Fitting orthogonal planes to a point set

Question

I have a set of 3d points to which I want to fit two planes. I know the assignment of points to the planes so I don't need any RANSAC or similar. Currently, I'm using a PCA-based approach to fit two planes and they are rather orthogonal (+/- 2 deg) but I'd like to integrate this knowledge directly into the plane fitting so that the planes are orthogonal by design.

Has someone got an idea for a closed form solution or will I have to do some numerical optimization (should probably work nicely as I already have very good initial values for both planes)?

Answer 1

Here I devise a novel strategy, based on only 3D points, that I think, would work.

I will parametrize a 3D plane by a point $\mathbf{p}$ and its normal $\mathbf{n}$. Imaging you take a pair of oriented points $\mathbf{p}_1$ and $\mathbf{p}_2$, on the point cloud $\mathbf{P}$ with corresponding normals $\mathbf{n}_1$ and $\mathbf{n}_2$. Let $\mathbf{d}$ denote the vector joining two points, i.e. $\mathbf{d}=\mathbf{p}_1-\mathbf{p}_2$ Ideally, two points would be located on orthogonal planes iff :

$$ \lvert \angle(\mathbf{n}_1, \mathbf{n}_2) \rvert = \pi \mathbin{/} 2 \\ \lvert \angle(\mathbf{n}_1, \mathbf{d}) \rvert \leq \pi \mathbin{/} 2 \\ \lvert \angle(\mathbf{n}_2, \mathbf{d}) \rvert \leq \pi \mathbin{/} 2 $$

More over if one wants to penalize the size constraint (for example when the extent of the planes are known), he/she could as well write: $$ \lVert \mathbf{d} \rVert < \tau_{d} $$ where $\tau_{d}$ is a threshold on the 3D extent of the planes. As I already mentioned, these are ideal cases. In real life, e.g. for the data coming from RGBD sensors, this is never the case. So it is better to introduce a noise threshold, where certain tolerance is maintained for the sake of robustness. Then :

$$ \pi \mathbin{/} 2-\epsilon_n < \angle(\mathbf{n}_1, \mathbf{n}_2) < \pi \mathbin{/} 2+\epsilon_n \\ \lvert \angle(\mathbf{n}_1, \mathbf{d}) \rvert < \pi \mathbin{/} 2 + \epsilon_d\\ \lvert \angle(\mathbf{n}_2, \mathbf{d}) \rvert < \pi \mathbin{/} 2 + \epsilon_d $$ where $\epsilon_d$ and $\epsilon_n$ trades-off noise tolerance to accuracy.

Note that, to guarantee the angles to be lying in range $[-\pi, \pi]$, and to be robust to small angles, the formula from Birdal and Ilic 2015 [1] can be used:

$$ \angle(\mathbf{v_1},\mathbf{v_2}) = \tan^{-1}\big( \frac{ \Vert \mathbf{v_1} \times \mathbf{v_2} \rVert}{\mathbf{v_1} \cdot \mathbf{v_2}}\big) $$

From this points, one could always write a RANSAC loop, where random point pairs are tested for the satisfaction of these constraints. However, a better idea (which would make this more efficient and possibly robust) is to employ a somewhat generalized Hough voting procedure, again similar to 1 or [2].

· · · · ·

→ **Things to do**
1 - Could you reproduce the entries from the line containing "As observed here, which" through the last entry, including both ends?
2 - Can you pick up the thread on fitting orthogonal planes where it ends and continue it?
The thread on fitting orthogonal planes and the entries that come after it have no connection to each other.

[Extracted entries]
· · · · ·

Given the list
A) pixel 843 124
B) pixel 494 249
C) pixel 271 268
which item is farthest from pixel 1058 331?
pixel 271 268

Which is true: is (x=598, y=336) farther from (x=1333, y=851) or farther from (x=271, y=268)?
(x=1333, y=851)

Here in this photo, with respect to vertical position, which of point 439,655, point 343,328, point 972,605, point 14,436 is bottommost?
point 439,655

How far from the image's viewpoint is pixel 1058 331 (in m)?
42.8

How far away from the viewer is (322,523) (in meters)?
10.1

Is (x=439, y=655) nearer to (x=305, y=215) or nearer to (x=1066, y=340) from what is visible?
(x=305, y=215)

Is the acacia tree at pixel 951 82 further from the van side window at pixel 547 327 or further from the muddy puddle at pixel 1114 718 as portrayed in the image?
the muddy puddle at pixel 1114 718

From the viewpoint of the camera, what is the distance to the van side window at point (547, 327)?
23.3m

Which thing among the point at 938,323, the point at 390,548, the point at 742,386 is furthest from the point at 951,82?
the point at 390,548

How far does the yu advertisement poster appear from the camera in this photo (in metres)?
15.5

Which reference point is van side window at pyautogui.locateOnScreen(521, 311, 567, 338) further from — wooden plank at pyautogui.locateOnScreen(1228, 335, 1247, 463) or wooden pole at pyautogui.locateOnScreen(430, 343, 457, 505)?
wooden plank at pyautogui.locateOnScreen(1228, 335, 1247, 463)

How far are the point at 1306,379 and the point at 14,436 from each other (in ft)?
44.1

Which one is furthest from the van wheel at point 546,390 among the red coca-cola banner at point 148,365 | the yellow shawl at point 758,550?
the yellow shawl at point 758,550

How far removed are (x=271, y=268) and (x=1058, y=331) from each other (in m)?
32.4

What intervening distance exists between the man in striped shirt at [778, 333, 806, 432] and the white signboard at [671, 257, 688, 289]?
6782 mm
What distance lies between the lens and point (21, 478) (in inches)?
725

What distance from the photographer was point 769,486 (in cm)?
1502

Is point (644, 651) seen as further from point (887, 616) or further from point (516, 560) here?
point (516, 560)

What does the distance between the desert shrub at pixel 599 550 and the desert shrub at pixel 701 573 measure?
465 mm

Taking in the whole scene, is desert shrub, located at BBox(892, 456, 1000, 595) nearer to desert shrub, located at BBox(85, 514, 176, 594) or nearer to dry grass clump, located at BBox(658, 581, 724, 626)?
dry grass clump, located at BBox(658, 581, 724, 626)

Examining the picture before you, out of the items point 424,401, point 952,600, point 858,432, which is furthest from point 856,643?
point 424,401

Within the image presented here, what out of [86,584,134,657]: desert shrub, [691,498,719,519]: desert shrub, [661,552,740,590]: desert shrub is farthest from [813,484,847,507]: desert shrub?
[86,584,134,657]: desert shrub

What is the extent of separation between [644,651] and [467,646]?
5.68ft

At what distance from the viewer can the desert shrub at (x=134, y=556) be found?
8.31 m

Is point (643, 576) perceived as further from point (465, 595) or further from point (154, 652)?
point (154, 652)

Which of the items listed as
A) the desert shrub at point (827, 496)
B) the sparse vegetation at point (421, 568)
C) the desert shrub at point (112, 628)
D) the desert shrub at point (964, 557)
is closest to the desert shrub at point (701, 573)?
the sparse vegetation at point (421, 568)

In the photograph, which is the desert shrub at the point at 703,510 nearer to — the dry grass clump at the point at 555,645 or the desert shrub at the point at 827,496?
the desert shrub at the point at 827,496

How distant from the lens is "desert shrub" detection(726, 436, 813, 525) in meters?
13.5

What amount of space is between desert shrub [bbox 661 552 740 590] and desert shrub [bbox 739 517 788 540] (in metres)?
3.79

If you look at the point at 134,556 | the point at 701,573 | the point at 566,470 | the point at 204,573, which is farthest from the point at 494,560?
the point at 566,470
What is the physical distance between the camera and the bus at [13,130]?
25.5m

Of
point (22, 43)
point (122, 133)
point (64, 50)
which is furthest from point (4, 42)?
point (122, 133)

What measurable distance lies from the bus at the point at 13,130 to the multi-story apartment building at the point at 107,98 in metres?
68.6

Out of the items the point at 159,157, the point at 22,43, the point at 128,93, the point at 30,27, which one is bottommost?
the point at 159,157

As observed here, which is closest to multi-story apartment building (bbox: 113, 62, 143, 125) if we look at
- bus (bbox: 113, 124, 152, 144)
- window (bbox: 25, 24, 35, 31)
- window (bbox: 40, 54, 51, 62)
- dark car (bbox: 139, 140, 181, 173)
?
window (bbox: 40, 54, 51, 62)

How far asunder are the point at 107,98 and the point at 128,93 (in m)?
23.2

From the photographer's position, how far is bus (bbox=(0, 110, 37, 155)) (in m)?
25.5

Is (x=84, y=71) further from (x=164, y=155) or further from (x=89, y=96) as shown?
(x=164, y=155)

· · · · ·

→ **Final results**
1 -
As observed here, which is closest to multi-story apartment building (bbox: 113, 62, 143, 125) if we look at
- bus (bbox: 113, 124, 152, 144)
- window (bbox: 25, 24, 35, 31)
- window (bbox: 40, 54, 51, 62)
- dark car (bbox: 139, 140, 181, 173)
?
window (bbox: 40, 54, 51, 62)

How far asunder are the point at 107,98 and the point at 128,93 (in m)?
23.2

From the photographer's position, how far is bus (bbox=(0, 110, 37, 155)) (in m)?
25.5

Is (x=84, y=71) further from (x=164, y=155) or further from (x=89, y=96) as shown?
(x=164, y=155)

2 -
We sample the scene for $N$ reference points. We fix each such reference point and pair it with all other $N-1$ points, found on the sampled scene. We compute the pair features, which are in this case:

$$ F(\mathbf{p}_1, \mathbf{p}_2) = \big(\angle(\mathbf{n}_1, \mathbf{n}_2), \angle(\mathbf{n}_1, \mathbf{d}), \angle(\mathbf{n}_2, \mathbf{d}), \lVert \mathbf{d} \rVert \big) $$

For orthogonal planes, given the point pair, the definition is immediate (the normals of two points uniquely define the orthogonal planes). However, finding best such candidate requires care if the scene is cluttered. Thus, we evaluate the aforementioned constraints and create a voting table, similar to [3]. For a simple plane, such voting table is dimension-less (we only accumulate the number of votes for each - see [3]). However, for the orthogonal case, some care must be taken. This, I describe as follows.

Once an oriented pair of points is found to be on orthogonal planes, the reference point ($\mathbf{p}_1$) defines the first plane. Then the orthogonal counterpart, can freely rotate around the normal of the reference and is also free to slide orthogonally on this infinite reference plane. This creates two degrees of freedom, which can be represented in 2D polar space: ($\theta$, $\rho$). $\theta$ denotes rotation around normal, and $\rho$ is the point to plane distance on the 2D reference plane to the reference point. Note that once the intersection line of the two planes $\mathbf{l}=\{a,b,c,d\}$ is computed, this reduces to point to line distance. The vote ($\theta$, $\rho$) can be casted by transforming the point pair to the origin, and aligning $\mathbf{n}_1$ with $y$ axis. So,

$$ \theta=\angle(\mathbf{l}, \mathbf{x}) \\ \rho=\frac{\lvert c \rvert}{\mathbf{\sqrt{a^2+b^2}}} $$

where $\mathbf{x}$ is the x-axis. (Notice the resemblance to the Hough transform?) The voting is performed locally for each reference point, resulting in $\mathbf{\theta}=\{\theta_1,...,\theta_N\}$ and $\mathbf{\rho}=\{\rho_1,...,\rho_N\}$. Note that this is also a local coordinate system and these entities vary depending on the selected pair point. However, for each reference point, if the pair lies on the orthogonal planes, ideally they should vote for the same local reference frame. The voting also requires quantization of the local reference frame, which can be chosen reasonably depending on the problem size.

Given all the solutions of the orthogonality for every reference point, the task is then to cluster them. Birdal and Ilic [1] employ an agglomerative clustering, while other choices are also possible. Note that, for the clustering stage the standard parameterization $[a,b,c,d]$ is a better choice, as it reduces the dimension.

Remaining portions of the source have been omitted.